I don’t believe you, but I suspect it will just be quibbling over what “substantial” means.

Again, I don’t believe you. Here we have a pretty clear example of someone who is going to be poor partly at least because she is really bad at handling money and will not delay gratification. That’s not why she’s poor; it’s why she is going to stay poor.

It isn’t true if you limit it just to financial decisions. If you extend it to making bad decisions in general, it is.

I have posted this a dozen times, so don’t bother asking for a cite again. A poor person in the US who
[ul]Graduates from high school.
[li]Does not have children he or she cannot support without government assistance, or outside marriage.[/li][li]Gets married and stays married.[/li][li]Gets a job, any job, sticks with it for at least a year, and does not quit it before securing another job[/ul]and can manage this for five years, at the end has a better than 90% chance of not being poor. None of these acts are outside the capability of the average person in the US. [/li]
Regards,
Shodan

Lower margins vis a vis other businesses does not indicate lack of over charging. Over charging itself is ill defined.

The assumption by **steronz **is specifically, ‘on the whole these businesses do a greater harm to society than the limited benefits they provide.’

That is a dubious claim unless there is some force involved in the transaction, or one of the parties is incapable of making caring for themselves.

Ultimately support for eliminating these types of businesses is an example of arrogance. ‘We know what’s better for you than you do, so we will not let you make these choices’. Combine that with ‘We don’t approve of your business so we will shut you down’.

Do you know the number one source of conflict in marriage? Money. You think more poor people have failed marriages because poor people lack virtue.

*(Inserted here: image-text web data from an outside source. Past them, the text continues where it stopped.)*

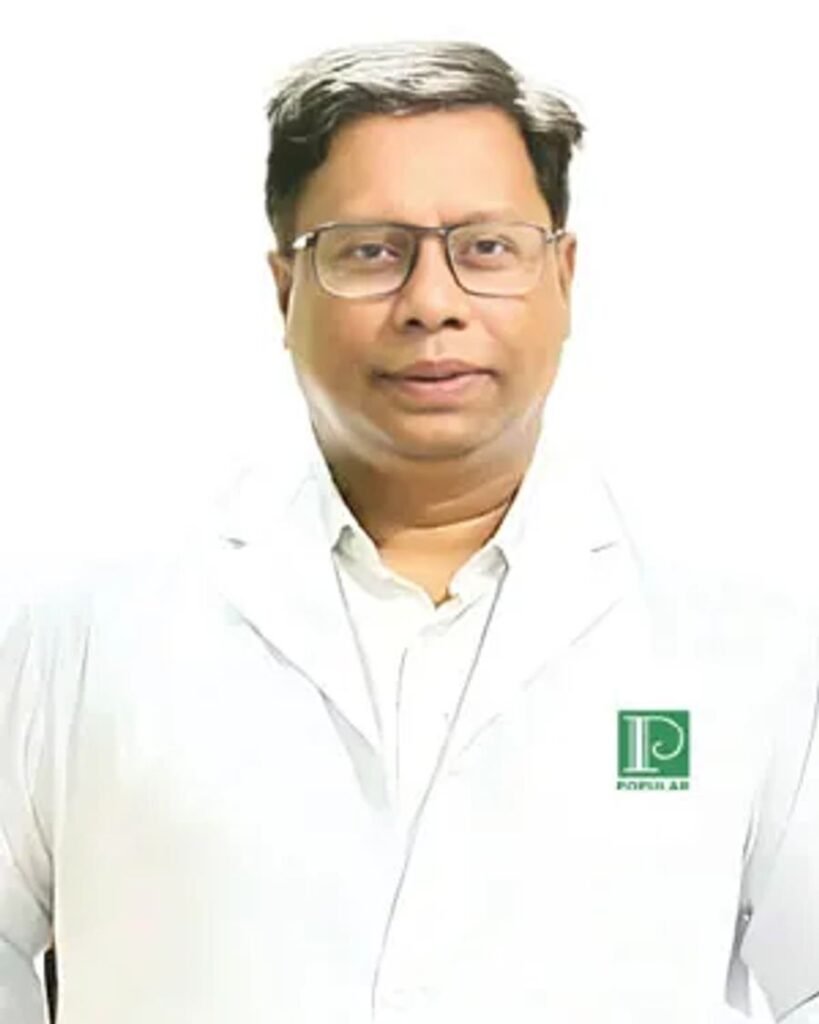 Prof. Dr. Ahmed Hossain Chowdhury (Harun)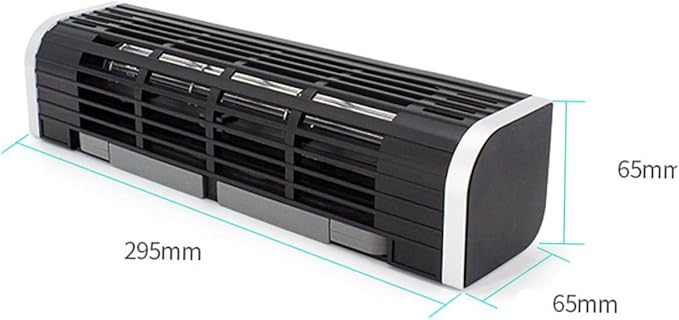Gadpiparty Usb Laptop Cooler with Adjustable Cooling Fan and Holder Portable Desktop Radiator for Laptops Phones and Tablets Black
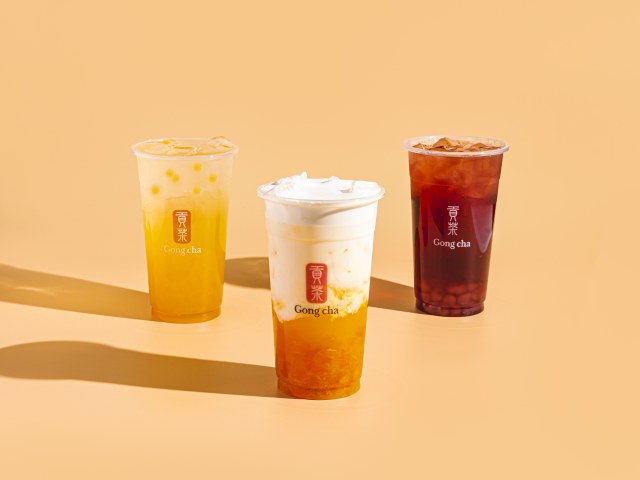 Gong Cha by Jayna Kropas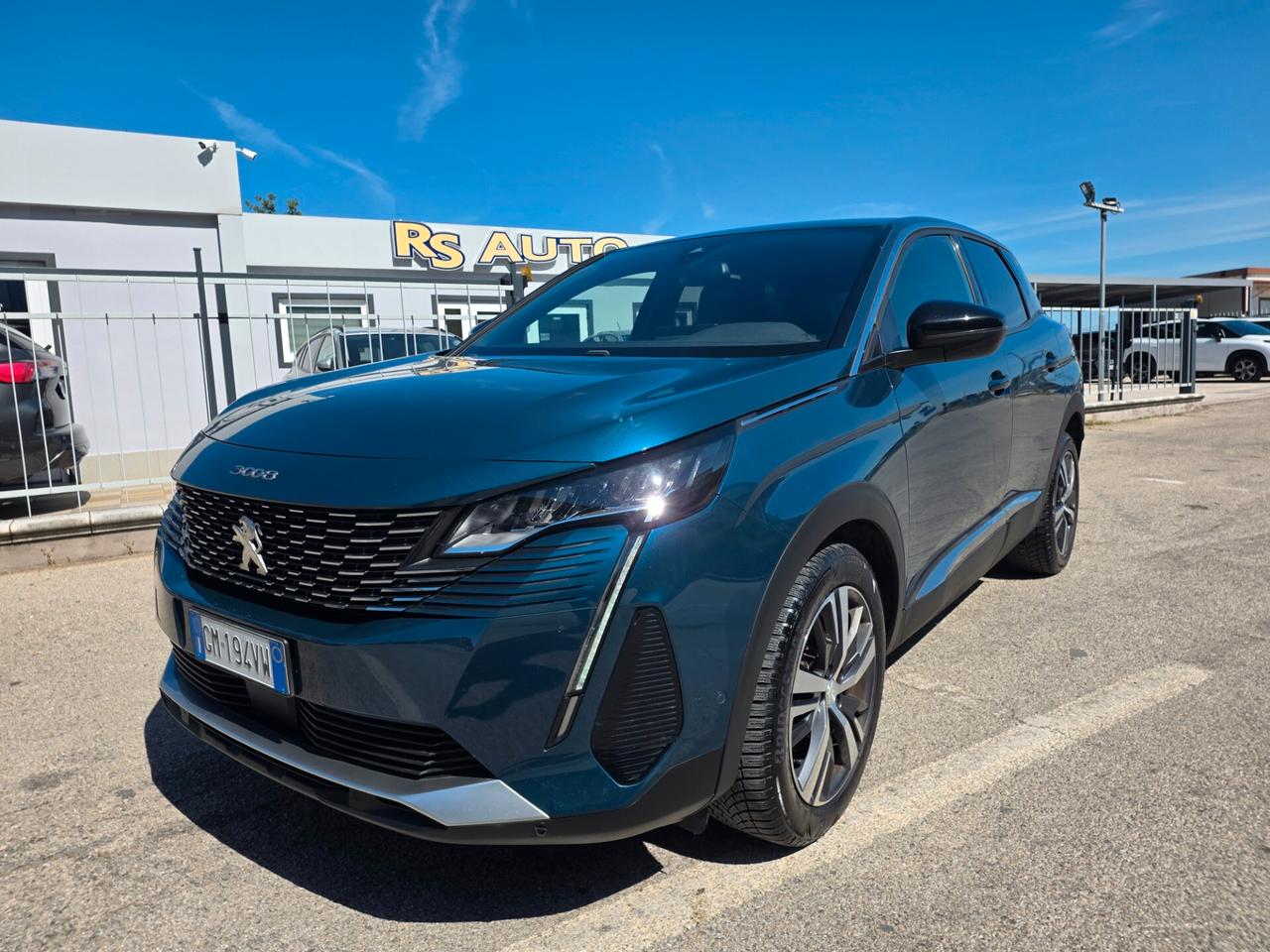 Peugeot 3008 BlueHDi 130 S&S EAT8 Allure Pack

The truth is that more poor people have failed marriages because poor people lack money.

But there’s not really any point in having a debate with someone who believes in a supernatural explanation for poverty. If your view is that poor people have more tiny devils in their heads, or whatever, then more power to you. Hopefully policymakers will try to come up with more earthly explanations and solutions.

Very few character traits are not subject to the “genetic lottery”. Having a predisposition to murder, pedophilia etc. are just as likely to be subject to the same “genetic lottery”. Thems the breaks. The genetic lottery is real, and there are winners and losers.

That doesn’t mean you can entirely do away with the concept of right and wrong.

What’s even more important is that even with the constraints of the genetic lottery, there is still room for individual effort to affect outcomes (in all these areas). And to the extent that society rewards effort in these areas and punishes lack of effort it has a positive effect, and to the extent that it treats all equally it incents people to do what they want and fall back on “genetic lottery” excuses. Bad idea.

Geez, you are an idiot, aren’t you?

Regards,
Shodan

I don’t have any problem with the premise that social and legal structures change behaviors, and we should build them to incent the right behaviors. I do have a problem with the belief that the poor are unvirtuous and therefore there is no need to consider and reconsider our social and legal structures to try to have fewer poor people.

And I think it is good if we are very specific about the factors inside and outside the control of poor people, and how we are encouraging or discouraging certain decisions. Throwing up our hands and saying “bad decisions,” and then grouping in a bunch of stuff like length of marriage that is also an outcome rather than cause of poverty, will not lead us to success.